• [What is needed] Locate the line that contains "this 768×496 image.", then copy it and all later lines of the data below exactly, through the last one.

• [Records provided]
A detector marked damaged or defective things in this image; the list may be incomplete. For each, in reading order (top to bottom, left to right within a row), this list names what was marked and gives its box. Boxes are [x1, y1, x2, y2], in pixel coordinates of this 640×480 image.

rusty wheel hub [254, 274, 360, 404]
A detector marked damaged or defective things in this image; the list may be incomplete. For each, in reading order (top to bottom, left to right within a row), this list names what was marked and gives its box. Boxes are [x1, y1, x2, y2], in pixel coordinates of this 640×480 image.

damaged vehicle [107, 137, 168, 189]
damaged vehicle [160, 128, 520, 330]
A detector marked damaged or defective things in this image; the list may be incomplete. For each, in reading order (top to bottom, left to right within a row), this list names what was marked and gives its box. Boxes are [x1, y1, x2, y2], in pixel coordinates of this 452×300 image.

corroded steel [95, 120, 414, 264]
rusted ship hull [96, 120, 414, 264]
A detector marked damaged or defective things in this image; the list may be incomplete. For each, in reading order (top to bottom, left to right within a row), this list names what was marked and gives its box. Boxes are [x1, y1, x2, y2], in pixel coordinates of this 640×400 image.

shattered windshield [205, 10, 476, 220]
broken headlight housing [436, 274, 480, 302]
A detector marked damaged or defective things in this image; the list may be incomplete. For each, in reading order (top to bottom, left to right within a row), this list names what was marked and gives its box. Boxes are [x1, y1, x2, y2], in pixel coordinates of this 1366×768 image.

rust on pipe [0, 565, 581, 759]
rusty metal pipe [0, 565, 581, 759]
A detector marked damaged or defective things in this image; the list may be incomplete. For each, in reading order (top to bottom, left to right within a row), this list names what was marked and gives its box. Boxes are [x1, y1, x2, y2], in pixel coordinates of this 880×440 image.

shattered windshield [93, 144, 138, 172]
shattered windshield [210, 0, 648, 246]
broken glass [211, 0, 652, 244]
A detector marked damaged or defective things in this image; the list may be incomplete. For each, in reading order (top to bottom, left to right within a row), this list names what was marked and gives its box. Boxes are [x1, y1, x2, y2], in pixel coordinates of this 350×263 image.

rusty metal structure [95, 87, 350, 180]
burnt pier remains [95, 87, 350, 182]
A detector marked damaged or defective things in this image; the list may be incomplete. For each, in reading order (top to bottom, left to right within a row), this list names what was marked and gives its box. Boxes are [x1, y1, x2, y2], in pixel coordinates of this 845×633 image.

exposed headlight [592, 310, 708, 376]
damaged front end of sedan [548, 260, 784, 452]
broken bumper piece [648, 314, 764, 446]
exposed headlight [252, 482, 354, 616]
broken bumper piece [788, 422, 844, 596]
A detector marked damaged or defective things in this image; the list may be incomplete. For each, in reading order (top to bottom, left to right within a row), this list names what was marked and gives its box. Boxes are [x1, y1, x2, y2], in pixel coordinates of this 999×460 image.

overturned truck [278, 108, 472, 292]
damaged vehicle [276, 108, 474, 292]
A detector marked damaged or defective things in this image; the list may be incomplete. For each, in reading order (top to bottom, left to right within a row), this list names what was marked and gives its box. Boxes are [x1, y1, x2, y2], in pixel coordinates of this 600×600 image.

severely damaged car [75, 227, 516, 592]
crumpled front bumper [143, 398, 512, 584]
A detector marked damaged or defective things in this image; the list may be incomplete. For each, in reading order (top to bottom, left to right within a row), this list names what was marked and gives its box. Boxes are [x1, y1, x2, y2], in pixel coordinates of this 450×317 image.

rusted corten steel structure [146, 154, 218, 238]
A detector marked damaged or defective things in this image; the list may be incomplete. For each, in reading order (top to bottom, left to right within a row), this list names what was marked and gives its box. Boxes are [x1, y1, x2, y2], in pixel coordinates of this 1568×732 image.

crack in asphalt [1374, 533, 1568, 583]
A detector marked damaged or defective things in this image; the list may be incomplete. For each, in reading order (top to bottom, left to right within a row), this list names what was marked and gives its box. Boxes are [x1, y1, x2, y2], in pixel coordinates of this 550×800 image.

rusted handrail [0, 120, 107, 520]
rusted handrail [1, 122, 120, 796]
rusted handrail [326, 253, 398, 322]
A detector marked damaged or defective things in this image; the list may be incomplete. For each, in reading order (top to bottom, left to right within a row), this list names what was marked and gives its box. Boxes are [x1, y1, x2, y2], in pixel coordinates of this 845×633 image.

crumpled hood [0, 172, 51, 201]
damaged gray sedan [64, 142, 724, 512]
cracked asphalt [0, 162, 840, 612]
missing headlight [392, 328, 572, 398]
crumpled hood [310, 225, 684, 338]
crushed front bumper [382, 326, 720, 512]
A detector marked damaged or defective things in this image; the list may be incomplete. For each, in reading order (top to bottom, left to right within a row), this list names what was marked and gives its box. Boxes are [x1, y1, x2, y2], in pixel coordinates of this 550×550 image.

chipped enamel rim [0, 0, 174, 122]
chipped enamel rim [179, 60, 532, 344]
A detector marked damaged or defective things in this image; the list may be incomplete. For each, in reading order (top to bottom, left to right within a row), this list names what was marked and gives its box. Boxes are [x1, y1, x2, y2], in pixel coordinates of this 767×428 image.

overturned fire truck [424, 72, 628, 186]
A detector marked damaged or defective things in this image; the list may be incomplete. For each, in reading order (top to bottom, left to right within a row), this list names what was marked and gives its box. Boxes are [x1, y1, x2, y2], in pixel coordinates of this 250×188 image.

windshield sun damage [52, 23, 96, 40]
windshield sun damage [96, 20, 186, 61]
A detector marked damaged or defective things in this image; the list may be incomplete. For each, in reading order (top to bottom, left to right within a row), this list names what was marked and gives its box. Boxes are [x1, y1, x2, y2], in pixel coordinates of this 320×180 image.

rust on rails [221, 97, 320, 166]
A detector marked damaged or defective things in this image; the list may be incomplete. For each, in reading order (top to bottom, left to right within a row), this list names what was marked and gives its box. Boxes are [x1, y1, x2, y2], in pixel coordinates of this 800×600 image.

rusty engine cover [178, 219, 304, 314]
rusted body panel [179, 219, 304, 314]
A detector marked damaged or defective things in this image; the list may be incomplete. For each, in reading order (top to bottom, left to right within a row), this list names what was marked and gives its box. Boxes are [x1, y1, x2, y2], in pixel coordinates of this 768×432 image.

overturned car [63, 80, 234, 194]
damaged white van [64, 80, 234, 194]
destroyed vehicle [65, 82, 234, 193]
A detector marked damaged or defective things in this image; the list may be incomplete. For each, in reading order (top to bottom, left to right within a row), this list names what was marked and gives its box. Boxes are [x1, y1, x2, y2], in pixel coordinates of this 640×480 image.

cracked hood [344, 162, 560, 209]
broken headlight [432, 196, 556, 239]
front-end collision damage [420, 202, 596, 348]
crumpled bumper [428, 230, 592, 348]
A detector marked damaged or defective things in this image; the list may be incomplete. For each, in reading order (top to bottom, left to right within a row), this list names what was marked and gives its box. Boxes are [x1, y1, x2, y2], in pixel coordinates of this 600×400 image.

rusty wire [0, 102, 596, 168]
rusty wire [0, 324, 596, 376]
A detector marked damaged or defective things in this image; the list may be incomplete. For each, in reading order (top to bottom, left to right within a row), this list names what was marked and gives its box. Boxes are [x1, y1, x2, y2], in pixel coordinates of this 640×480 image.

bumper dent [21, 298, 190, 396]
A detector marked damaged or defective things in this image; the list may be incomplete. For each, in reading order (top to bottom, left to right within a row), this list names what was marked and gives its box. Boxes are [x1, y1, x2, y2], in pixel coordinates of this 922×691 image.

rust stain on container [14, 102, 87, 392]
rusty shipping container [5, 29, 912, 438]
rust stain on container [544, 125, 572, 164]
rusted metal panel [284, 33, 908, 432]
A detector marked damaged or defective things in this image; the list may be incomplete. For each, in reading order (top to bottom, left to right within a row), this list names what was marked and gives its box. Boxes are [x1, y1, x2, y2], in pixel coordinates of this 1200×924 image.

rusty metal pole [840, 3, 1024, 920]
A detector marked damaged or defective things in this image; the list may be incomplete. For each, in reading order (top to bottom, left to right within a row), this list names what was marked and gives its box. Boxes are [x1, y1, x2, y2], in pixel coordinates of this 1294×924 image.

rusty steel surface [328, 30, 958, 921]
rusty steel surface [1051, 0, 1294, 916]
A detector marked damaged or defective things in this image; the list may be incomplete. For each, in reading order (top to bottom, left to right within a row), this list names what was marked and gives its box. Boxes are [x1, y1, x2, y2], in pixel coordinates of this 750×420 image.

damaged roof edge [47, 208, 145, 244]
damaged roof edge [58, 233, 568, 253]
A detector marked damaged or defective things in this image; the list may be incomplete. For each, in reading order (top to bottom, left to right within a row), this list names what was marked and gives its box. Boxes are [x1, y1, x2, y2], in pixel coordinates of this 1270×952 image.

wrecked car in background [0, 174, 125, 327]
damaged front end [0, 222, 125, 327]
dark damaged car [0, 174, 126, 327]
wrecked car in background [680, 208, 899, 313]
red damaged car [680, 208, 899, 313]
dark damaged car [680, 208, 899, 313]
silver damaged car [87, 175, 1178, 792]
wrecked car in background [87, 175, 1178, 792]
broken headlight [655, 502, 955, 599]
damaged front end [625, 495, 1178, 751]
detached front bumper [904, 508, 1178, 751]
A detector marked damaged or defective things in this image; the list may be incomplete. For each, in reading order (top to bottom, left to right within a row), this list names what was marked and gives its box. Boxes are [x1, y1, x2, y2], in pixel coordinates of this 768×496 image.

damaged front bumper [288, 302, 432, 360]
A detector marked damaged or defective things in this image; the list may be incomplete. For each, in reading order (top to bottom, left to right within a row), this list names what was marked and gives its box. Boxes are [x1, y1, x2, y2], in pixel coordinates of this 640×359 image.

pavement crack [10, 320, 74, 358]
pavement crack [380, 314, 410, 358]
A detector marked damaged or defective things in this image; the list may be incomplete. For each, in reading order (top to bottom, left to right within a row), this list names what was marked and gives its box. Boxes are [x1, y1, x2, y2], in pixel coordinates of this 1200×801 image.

• [Finished task]
A detector marked damaged or defective things in this image; the list may be incomplete. For each, in reading order (top to bottom, left to right within a row), this list names what was marked and gives its box. Boxes are [x1, y1, x2, y2], in pixel coordinates of this 768×496 image.

damaged front bumper [288, 302, 432, 360]
A detector marked damaged or defective things in this image; the list may be incomplete. For each, in reading order (top to bottom, left to right within a row), this list names what was marked and gives its box. Boxes are [x1, y1, x2, y2], in pixel coordinates of this 640×359 image.

pavement crack [10, 320, 74, 358]
pavement crack [380, 314, 410, 358]
A detector marked damaged or defective things in this image; the list may be incomplete. For each, in reading order (top to bottom, left to right within a row), this list names what was marked and gives its box. Boxes are [x1, y1, x2, y2], in pixel coordinates of this 1200×801 image.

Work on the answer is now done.